TEXTE FOURNI ::
######

Le gel des retraites annoncé par François Bayrou pour 2026 n'est que la première étape d'une réforme plus vaste. Selon Les Echos, l'exécutif entend également cibler les 17 millions de retraités en minorant les futurs ajustements des pensions jusqu'en 2030.
À l'approche d'un vote de confiance crucial pour François Bayrou, Les Echos dévoilent un projet gouvernemental qui s'attaque une nouvelle fois aux retraités, souvent désignés comme les "boomers". Dans le cadre du projet de loi de finances de la Sécurité sociale discuté cet automne, une sous-indexation des retraites serait mise en place jusqu'en 2030.
Des ajustements budgétaires en vue
Actuellement, le gouvernement impose "une année blanche" pour 2026, entraînant le gel des revalorisations automatiques des retraites, des prestations sociales et du barème de l'impôt. Pour les quatre années suivantes, seules des revalorisations annuelles des pensions d'au moins 0,4% seraient envisagées, une mesure qui pourrait pénaliser les retraités en période d'inflation. Par exemple, si l'inflation atteint 1%, la hausse des pensions n'excéderait pas 0,6%.
Cette sous-indexation pourrait générer des économies, estimées à 3,6 milliards d'euros en 2027, 4,8 milliards en 2028 et 6 milliards en 2029, selon Les Echos.
Échos du passé : une réforme qui soulève des préoccupations
Traditionnellement, les pensions de retraite sont revalorisées automatiquement chaque 1er janvier en fonction de l'inflation, sauf décision contraire du gouvernement. En 2024, l'idée d'une sous-indexation avait déjà suscité une vive réaction des oppositions, entraînant la chute de l'ancien gouvernement. L'absence de budget avait alors conduit à une revalorisation des pensions de 2,2%, coûtant 6,5 milliards d'euros.
Cette proposition de limitation de l'indexation des pensions n'est pas inédite. Le Conseil d'orientation des retraites (COR) a, dans son rapport du 10 juillet, préconisé de restreindre la revalorisation afin de rétablir l'équilibre du système. De plus, lors de récents débats, les partenaires sociaux avaient évoqué une sous-indexation possible de 0,8% en 2026, suivie d'un ajustement de 0,4% entre 2027 et 2030, en ligne avec les plans du gouvernement.

######

DONNÉES BRUTES ::

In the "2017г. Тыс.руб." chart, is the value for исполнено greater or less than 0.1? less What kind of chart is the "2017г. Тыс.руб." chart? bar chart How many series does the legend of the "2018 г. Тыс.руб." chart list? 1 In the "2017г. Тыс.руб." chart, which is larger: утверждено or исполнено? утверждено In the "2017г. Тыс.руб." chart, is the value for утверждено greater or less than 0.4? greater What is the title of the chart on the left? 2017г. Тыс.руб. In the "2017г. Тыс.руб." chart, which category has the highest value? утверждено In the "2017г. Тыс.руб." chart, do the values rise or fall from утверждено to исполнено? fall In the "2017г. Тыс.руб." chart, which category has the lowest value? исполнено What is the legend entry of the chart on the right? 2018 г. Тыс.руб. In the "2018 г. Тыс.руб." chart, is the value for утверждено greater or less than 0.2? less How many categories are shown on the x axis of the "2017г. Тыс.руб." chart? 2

######

CONSIGNE DE TRAVAIL ::
Indiquez pour chacune des affirmations suivantes si elle concorde avec l'article sur la sous-indexation des retraites, en répondant par oui ou par non et en citant textuellement les mots décisifs de l'article.
1. Le gel des retraites prévu pour 2026 est présenté comme la première étape d'une réforme plus large.
2. Les économies liées à la sous-indexation sont estimées à 6 milliards d'euros en 2028.
3. Le Conseil d'orientation des retraites a recommandé de limiter la revalorisation des pensions.
Appuyez-vous uniquement sur le texte pour répondre.

RÉSULTAT DE L'EXERCICE ::
1. Oui : « Le gel des retraites annoncé par François Bayrou pour 2026 n'est que la première étape d'une réforme plus vaste. »
2. Non : « 4,8 milliards en 2028 »
3. Oui : « Le Conseil d'orientation des retraites (COR) a, dans son rapport du 10 juillet, préconisé de restreindre la revalorisation »